EXERCISE REQUIREMENTS
1. In the forum comments, what was Hepburn wearing in the ball scene?
2. Rewrite the forum comments from "Beaton was invited" up to and including "stupid narcissist Garbo.", changing "pool party" to "garden party".

EXTRACT
-- Begin --
The most beautiful clothes in MFL are the Edwardian wraps(what happened to them?) worn by beautiful women at the beginning of the film. If you've seen it in bluray their colors and fabrics are astonishing and only for a few minutes of film. Then the rain comes and we are immediately plunged into the gray grimy world of Covent Garden and its mostly old ugly denizens.

by Anonymousreply 88May 7, 2021 5:10 PM

Most of you bitches don't know nothing. His costumes for the race scene were brilliant -- stylised to 1914 specifically-- and infinitely better than Hello Dolly for God's sake -- apart from that key gown with the bird of paradise feathers. Hepburn was wearing a collier resille in the ball scene -- its INTENTION was to make the neck elongated for FFS. But agreed, her ball dress was awful, and they never got the hair right. Beaton was helped a huge amount by the MGM set designer - forget name - who made sense of his drawings.

Beaton was invited to a friend's pool party at his country house -- he turned up, and when he saw the pool was full of naked men, he turned on his heels and left! That meant 100 mile round trip! The irony was my friend was upper class (the barony and castle went to his older straight brother), and Beaton wasn't-- he was middle class and always nervous about his status and sexuality. This was when he was having the on-off affair that stupid narcissist Garbo.
-- End --
RECORDS SHOWN
-- Begin --
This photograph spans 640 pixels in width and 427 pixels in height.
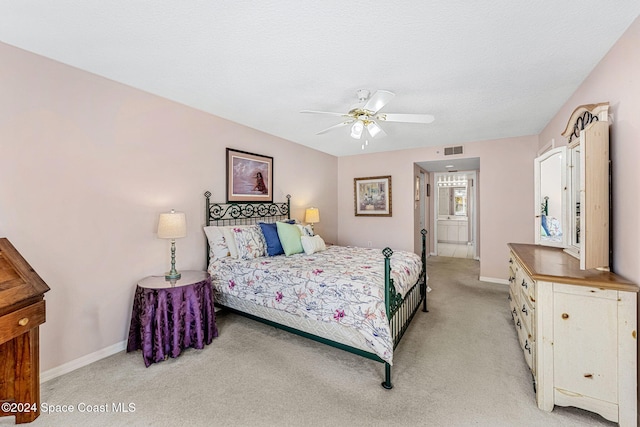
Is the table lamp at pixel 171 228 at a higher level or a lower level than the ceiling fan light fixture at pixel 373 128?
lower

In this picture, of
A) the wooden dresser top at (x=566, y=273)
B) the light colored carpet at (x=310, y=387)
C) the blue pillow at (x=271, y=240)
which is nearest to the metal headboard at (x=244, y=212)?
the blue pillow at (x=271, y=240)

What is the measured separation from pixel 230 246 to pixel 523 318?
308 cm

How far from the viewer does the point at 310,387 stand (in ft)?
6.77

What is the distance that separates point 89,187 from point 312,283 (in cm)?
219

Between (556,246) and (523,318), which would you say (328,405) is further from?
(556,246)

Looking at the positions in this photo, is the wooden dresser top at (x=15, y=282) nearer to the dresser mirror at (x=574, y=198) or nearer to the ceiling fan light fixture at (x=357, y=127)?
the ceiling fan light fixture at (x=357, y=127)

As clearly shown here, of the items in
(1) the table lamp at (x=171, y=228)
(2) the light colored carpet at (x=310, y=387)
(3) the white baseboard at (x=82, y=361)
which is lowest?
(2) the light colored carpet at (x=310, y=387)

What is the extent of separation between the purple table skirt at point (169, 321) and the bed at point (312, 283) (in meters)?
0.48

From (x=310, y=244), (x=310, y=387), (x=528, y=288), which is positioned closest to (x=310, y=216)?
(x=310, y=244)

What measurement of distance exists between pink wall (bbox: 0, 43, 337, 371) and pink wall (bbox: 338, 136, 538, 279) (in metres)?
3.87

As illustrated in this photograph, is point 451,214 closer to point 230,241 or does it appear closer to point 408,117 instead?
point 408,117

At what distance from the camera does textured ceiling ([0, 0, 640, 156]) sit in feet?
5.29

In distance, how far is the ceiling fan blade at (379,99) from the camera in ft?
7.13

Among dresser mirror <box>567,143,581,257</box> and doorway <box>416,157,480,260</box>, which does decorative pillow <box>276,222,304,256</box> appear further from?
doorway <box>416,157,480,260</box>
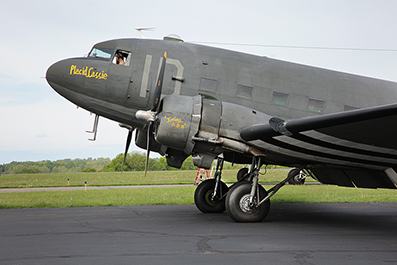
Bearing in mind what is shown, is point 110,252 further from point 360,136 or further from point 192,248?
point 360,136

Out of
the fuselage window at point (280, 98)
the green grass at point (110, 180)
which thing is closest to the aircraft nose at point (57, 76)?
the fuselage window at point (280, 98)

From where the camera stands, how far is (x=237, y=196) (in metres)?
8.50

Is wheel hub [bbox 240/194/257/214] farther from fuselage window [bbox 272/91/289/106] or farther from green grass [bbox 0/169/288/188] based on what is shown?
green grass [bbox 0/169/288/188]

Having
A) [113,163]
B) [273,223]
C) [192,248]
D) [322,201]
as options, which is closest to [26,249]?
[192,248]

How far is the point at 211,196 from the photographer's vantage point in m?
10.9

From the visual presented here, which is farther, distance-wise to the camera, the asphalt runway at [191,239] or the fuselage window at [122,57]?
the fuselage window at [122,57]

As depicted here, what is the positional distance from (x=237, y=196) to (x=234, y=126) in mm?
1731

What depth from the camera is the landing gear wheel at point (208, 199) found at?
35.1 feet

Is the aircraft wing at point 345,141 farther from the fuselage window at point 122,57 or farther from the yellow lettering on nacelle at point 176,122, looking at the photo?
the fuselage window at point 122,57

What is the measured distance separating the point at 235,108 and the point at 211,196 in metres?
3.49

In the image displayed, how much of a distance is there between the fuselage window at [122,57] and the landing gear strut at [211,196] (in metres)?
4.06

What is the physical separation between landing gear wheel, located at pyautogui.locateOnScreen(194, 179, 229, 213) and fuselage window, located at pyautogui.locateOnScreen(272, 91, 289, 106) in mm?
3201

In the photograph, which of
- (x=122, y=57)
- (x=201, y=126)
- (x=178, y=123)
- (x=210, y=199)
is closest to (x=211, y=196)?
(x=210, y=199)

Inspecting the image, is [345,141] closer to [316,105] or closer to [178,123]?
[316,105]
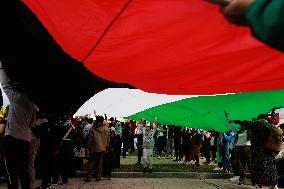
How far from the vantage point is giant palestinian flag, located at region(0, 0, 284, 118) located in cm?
-- End --
PROBLEM SOLUTIONS
1. A collier resille.

2.
Beaton was invited to a friend's garden party at his country house -- he turned up, and when he saw the pool was full of naked men, he turned on his heels and left! That meant 100 mile round trip! The irony was my friend was upper class (the barony and castle went to his older straight brother), and Beaton wasn't-- he was middle class and always nervous about his status and sexuality. This was when he was having the on-off affair that stupid narcissist Garbo.